Efficient Similarity Search with a Pivot-Based Complete Binary Tree

Yuki YAMAGISHI  Kazuo AOYAMA  Kazumi SAITO  Tetsuo IKEDA  

IEICE TRANSACTIONS on Information and Systems   Vol.E100-D   No.10   pp.2526-2536
Publication Date: 2017/10/01
Online ISSN: 1745-1361
DOI: 10.1587/transinf.2017EDP7100
Type of Manuscript: PAPER
Category: Data Engineering, Web Information Systems
algorithm,  similarity search,  index,  tree,  pivot,  

Full Text: PDF(631.8KB)>>
Buy this Article

This paper presents an efficient similarity search method utilizing as an index a complete binary tree (CBT) based on optimized pivots for a large-scale and high-dimensional data set. A similarity search method, in general, requires high-speed performance on both index construction off-line and similarity search itself online.
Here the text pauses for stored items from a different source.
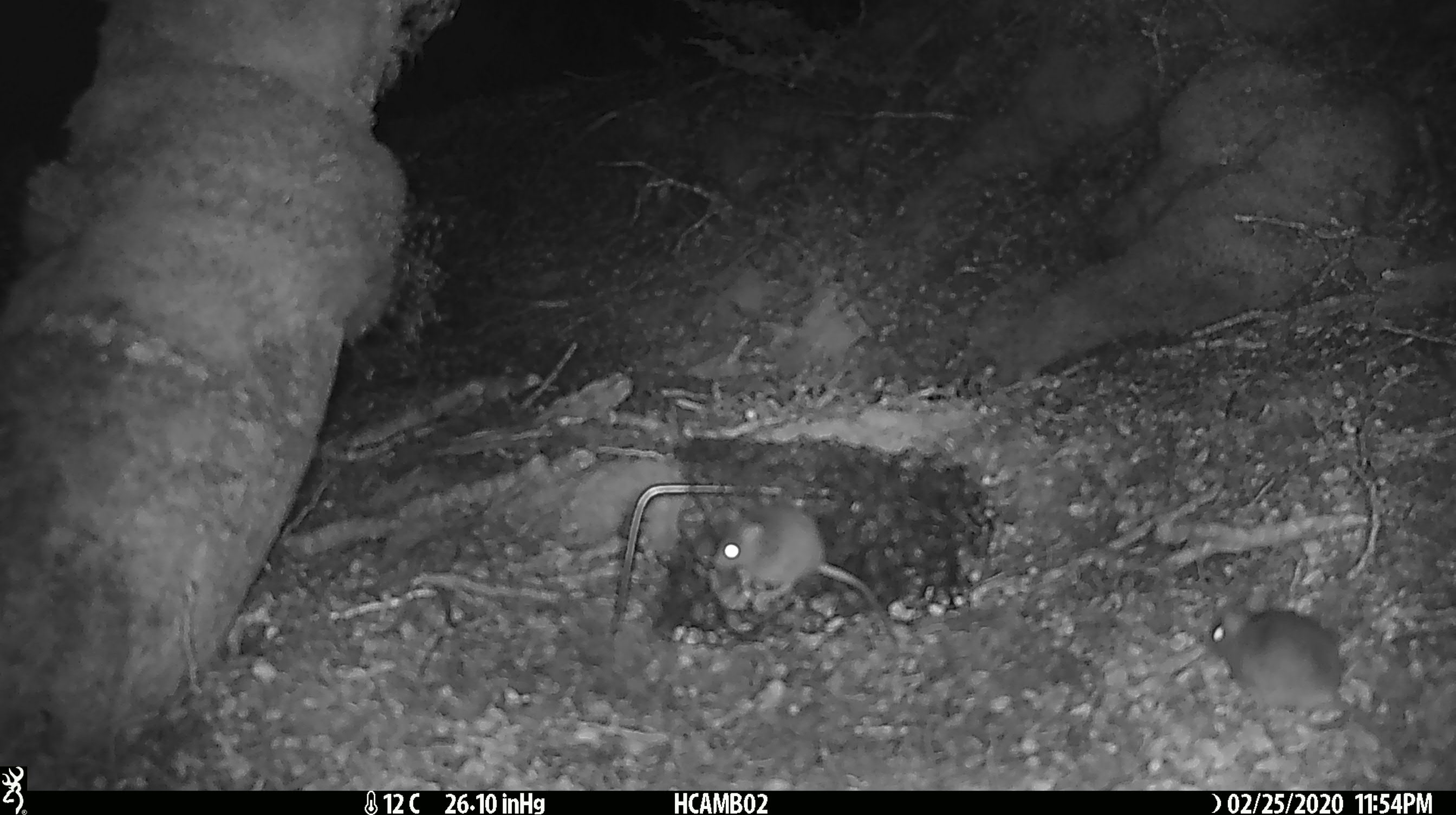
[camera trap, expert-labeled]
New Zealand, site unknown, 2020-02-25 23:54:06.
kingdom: Animalia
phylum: Chordata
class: Mammalia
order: Rodentia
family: Muridae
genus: Mus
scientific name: Mus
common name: mouse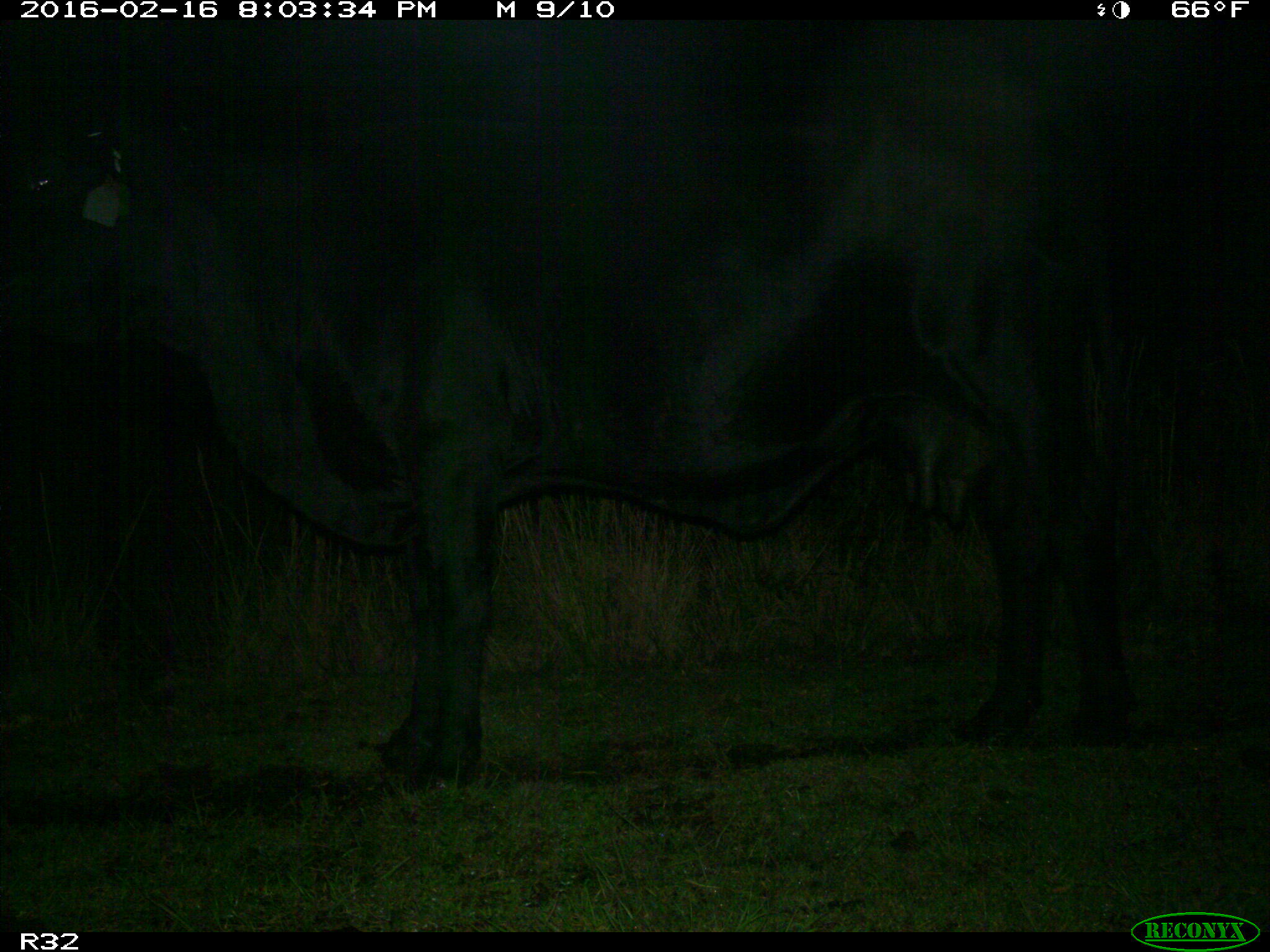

To fulfill the requirement, we introduce novel techniques into an index construction and a similarity search algorithm in the proposed method for a range query. The index construction algorithm recursively employs the following two main functions, resulting in a CBT index. One is a pivot generation function that obtains one effective pivot at each node by efficiently maximizing a defined objective function. The other is a node bisection function that partitions a set of objects at a node into two almost equal-sized subsets based on the optimized pivot. The similarity search algorithm employs a three-stage process that narrows down candidate objects within a given range by pruning unnecessary branches and filtering objects in each stage. Experimental results on one million real image data set with high dimensionality demonstrate that the proposed method finds an exact solution for a range query at around one-quarter to half of the computational cost of one of the state-of-the-art methods, by using a CBT index constructed off-line at a reasonable computational cost.